8. Riding Windhorses: A Journey into the Heart of Mongolian Shamanism (2000) by Sarangerel Odigon. The first book written about Mongolian and Siberian shamanism by a shaman trained in that tradition. This is a great introduction to Mongolian and Siberian shamanic beliefs and practices. Sarangerel was an American of Mongolian descent. As an adult she returned to live in the place of her ancestors and studied Mongolian shamanism for many years. She was the author of two books on Tengerism (Mongolian shamanism). Both of her books are in my top 10.

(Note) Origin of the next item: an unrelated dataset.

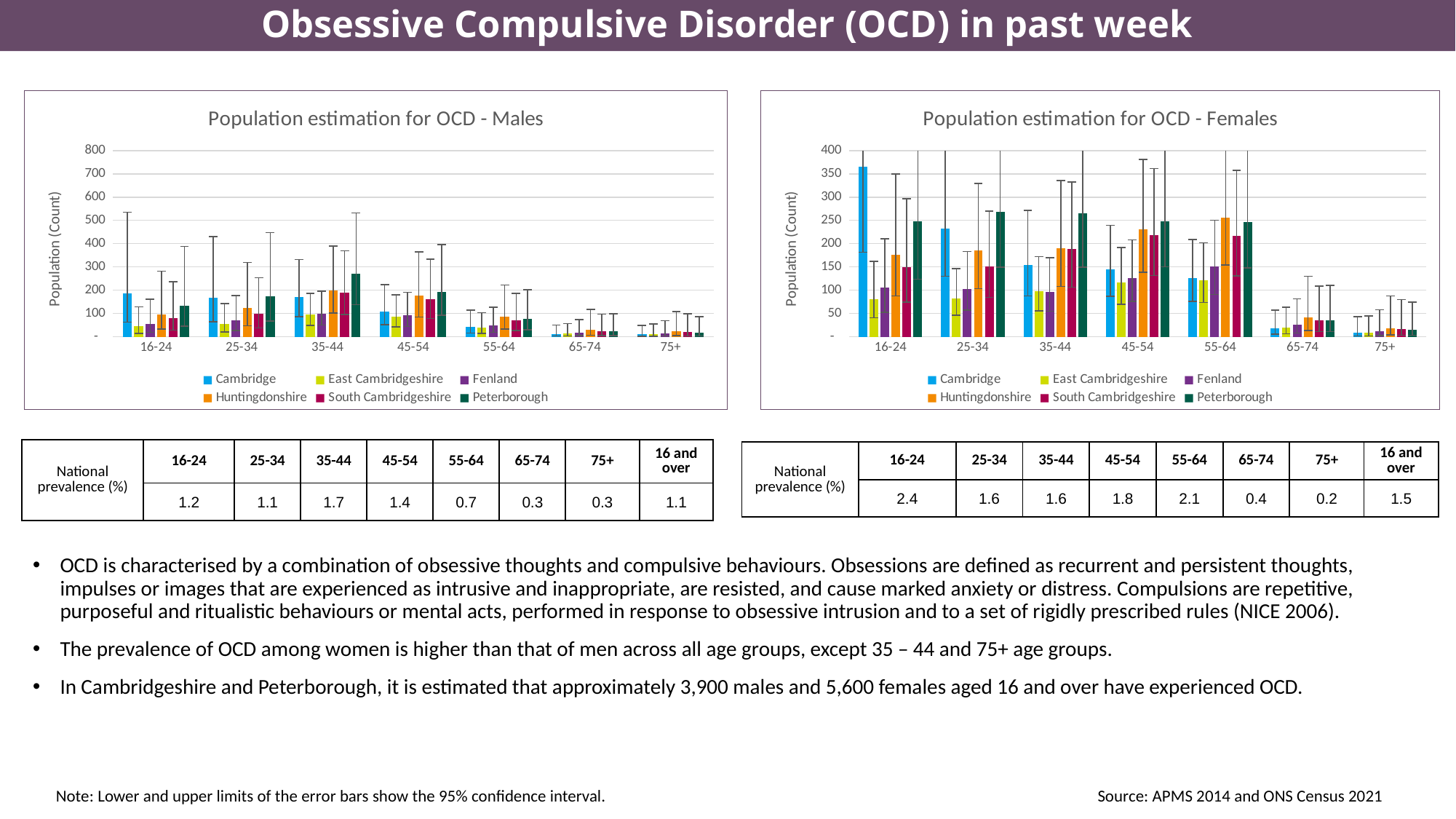
In the 'Population estimation for OCD - Females' chart, is the Cambridge value for 16-24 greater or less than 300? greater In the 'Population estimation for OCD - Males' chart, do the Cambridge bars rise or fall from 45-54 to 75+? Fall In the 'Population estimation for OCD - Females' chart, which is larger for 16-24: Cambridge or Peterborough? Cambridge What is the y-axis label of the 'Population estimation for OCD - Males' chart? Population (Count) In the 'Population estimation for OCD - Males' chart, which area has the highest bar in the 35-44 age group? Peterborough What type of chart is the 'Population estimation for OCD - Males' chart? Bar chart In the 'Population estimation for OCD - Females' chart, is the Peterborough value for 65-74 greater or less than 100? less How many series does the legend of the 'Population estimation for OCD - Males' chart list? 6 In the 'Population estimation for OCD - Males' chart, is the Peterborough value for 35-44 greater or less than 200? greater In the 'Population estimation for OCD - Females' chart, which is larger for 55-64: Huntingdonshire or East Cambridgeshire? Huntingdonshire How many age group categories are shown on the x axis of the 'Population estimation for OCD - Females' chart? 7 In the 'Population estimation for OCD - Females' chart, which age group has the highest Cambridge bar? 16-24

9. Chosen by the Spirits: Following Your Shamanic Calling (2001) by Sarangerel Odigon. In her second book, Sarangerel delves more deeply into the personal relationship between the shamanic student and his or her spirit family. She recounts her own journey into Mongolian shamanism and provides the serious student with practical advice and hands-on techniques for recognizing and acknowledging a shamanic calling, welcoming and embodying the spirits, journeying to the spirit world, and healing both people and places. Sarangerel traveled across the globe passing on the teachings of her people to all who wanted to learn them. Sadly, in 2006 she passed into spirit.

10. Shamanism: A Biopsychosocial Paradigm of Consciousness and Healing (2010) by Michael Winkelman. Winkelman is one of the world's foremost scholars on shamanism. His groundbreaking book contains cross-cultural examinations of the nature of shamanism, biological perspectives on alterations of consciousness, mechanisms of shamanic healing, as well as the evolutionary origins of shamanism. It presents the shamanic paradigm within a biopsychosocial framework for explaining successful human evolution through group rituals. According to Winkelman, shamanism is rooted in innate functions of the brain, mind, and consciousness. As Winkelman puts it, "The cross-cultural manifestations of basic experiences related to shamanism (e.g., soul flight, death-and-rebirth, animal identities) illustrates that these practices are not strictly cultural but are structured by underlying, biologically inherent structures. These are neurobiological structures of knowing that provide the universal aspects of the human brain/mind." This book is a must read for any serious student of shamanism.